** start of Exercise input **

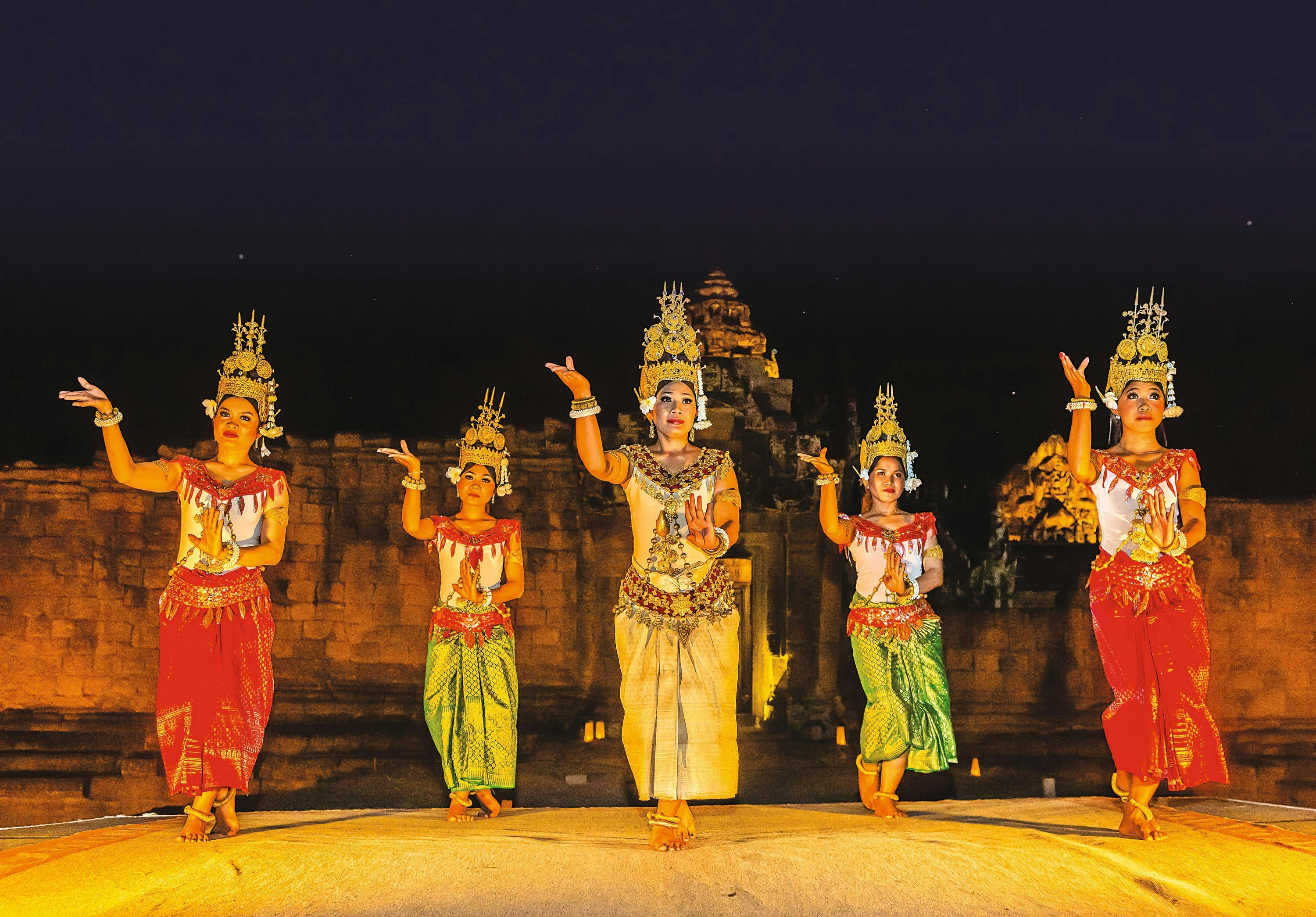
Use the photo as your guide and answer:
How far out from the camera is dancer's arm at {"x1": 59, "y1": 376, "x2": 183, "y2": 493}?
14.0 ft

** end of Exercise input **
** start of Exercise input **

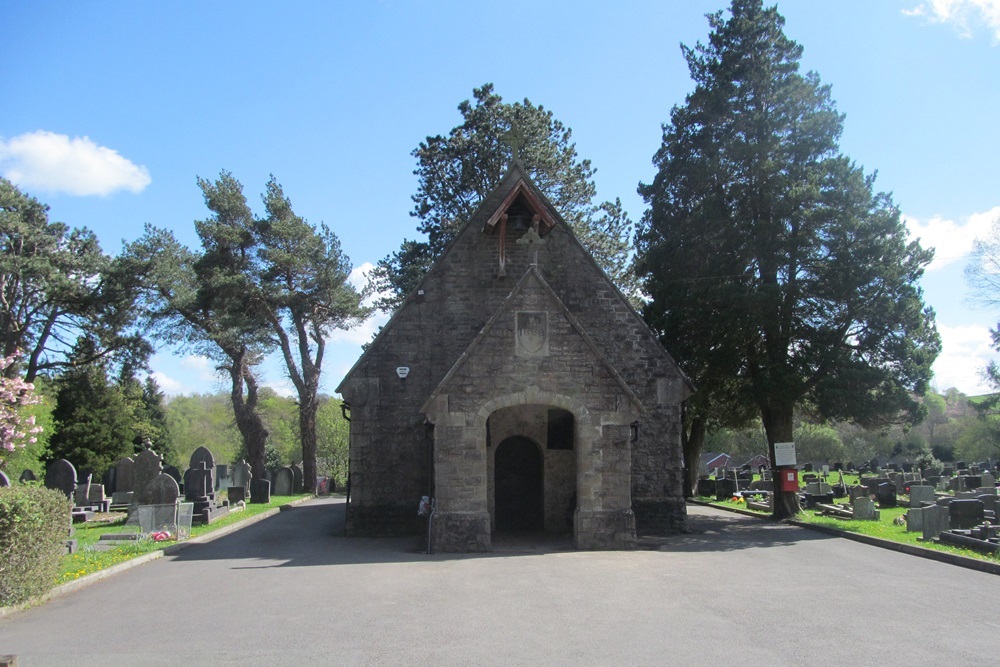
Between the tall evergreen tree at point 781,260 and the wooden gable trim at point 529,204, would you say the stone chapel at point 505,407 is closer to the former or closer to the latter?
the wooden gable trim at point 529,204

** end of Exercise input **
** start of Exercise input **

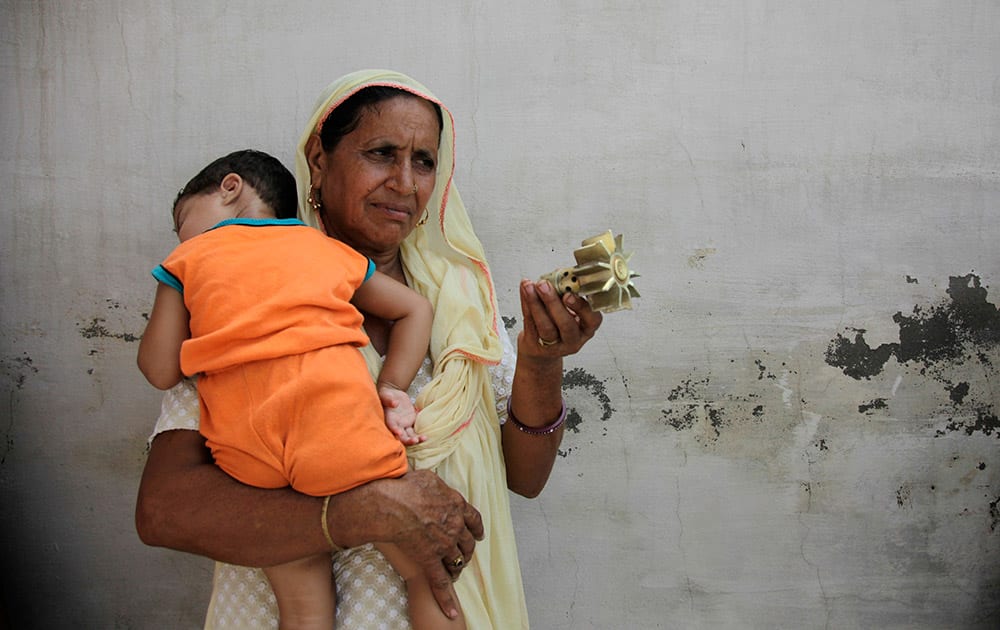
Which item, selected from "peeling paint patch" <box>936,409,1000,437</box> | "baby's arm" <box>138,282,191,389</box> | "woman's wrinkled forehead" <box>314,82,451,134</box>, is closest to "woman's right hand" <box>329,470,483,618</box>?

** end of Exercise input **

Please collect every line in the entries above that contains the word "point", copying each line in full.

:: Problem solution ::
Between the tall evergreen tree at point 781,260 and the wooden gable trim at point 529,204, would you say the stone chapel at point 505,407 is closer to the former or closer to the latter?
the wooden gable trim at point 529,204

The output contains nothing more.